Dataset entries:

....................

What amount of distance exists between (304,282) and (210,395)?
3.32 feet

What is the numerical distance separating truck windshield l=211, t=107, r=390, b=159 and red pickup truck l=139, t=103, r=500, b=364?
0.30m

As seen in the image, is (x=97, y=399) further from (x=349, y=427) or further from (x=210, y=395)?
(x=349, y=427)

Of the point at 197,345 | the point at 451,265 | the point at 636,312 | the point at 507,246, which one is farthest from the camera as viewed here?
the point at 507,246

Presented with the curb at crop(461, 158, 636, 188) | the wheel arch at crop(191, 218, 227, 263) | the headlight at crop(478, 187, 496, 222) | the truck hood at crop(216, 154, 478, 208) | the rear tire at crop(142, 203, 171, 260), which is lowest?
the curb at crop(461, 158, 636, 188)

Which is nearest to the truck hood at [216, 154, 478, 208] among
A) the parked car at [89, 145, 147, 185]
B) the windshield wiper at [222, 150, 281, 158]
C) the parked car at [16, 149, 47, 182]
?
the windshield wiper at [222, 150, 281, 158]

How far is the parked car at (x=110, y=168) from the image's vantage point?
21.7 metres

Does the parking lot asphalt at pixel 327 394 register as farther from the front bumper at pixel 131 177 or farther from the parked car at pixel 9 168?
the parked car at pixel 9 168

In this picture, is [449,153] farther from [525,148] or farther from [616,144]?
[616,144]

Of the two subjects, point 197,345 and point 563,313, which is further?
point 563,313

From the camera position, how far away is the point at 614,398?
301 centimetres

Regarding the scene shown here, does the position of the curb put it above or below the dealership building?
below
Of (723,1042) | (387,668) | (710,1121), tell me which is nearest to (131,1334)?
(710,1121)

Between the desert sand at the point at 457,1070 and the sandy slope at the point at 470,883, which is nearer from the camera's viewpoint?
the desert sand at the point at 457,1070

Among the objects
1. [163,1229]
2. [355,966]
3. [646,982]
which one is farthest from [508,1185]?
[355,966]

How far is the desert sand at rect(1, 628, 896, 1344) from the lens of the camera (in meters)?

....................

**What this task involves**
Repeat the rows from the line with "Presented with the" to the line with "301 centimetres", keeping every line unchanged.

**Response to this exercise**
Presented with the curb at crop(461, 158, 636, 188) | the wheel arch at crop(191, 218, 227, 263) | the headlight at crop(478, 187, 496, 222) | the truck hood at crop(216, 154, 478, 208) | the rear tire at crop(142, 203, 171, 260), which is lowest?
the curb at crop(461, 158, 636, 188)

Which is nearest to the truck hood at [216, 154, 478, 208] among
A) the parked car at [89, 145, 147, 185]
B) the windshield wiper at [222, 150, 281, 158]
C) the parked car at [16, 149, 47, 182]
?
the windshield wiper at [222, 150, 281, 158]

How far is the parked car at (x=110, y=168) from the image's vantage point?
21.7 metres

Does the parking lot asphalt at pixel 327 394 register as farther from the front bumper at pixel 131 177 or farther from the parked car at pixel 9 168?
the parked car at pixel 9 168

In this picture, is [449,153] farther from [525,148] or farther from [616,144]?
[616,144]

Of the two subjects, point 197,345 and point 563,313, which is further?
point 563,313

From the camera position, how far away is the point at 614,398?
301 centimetres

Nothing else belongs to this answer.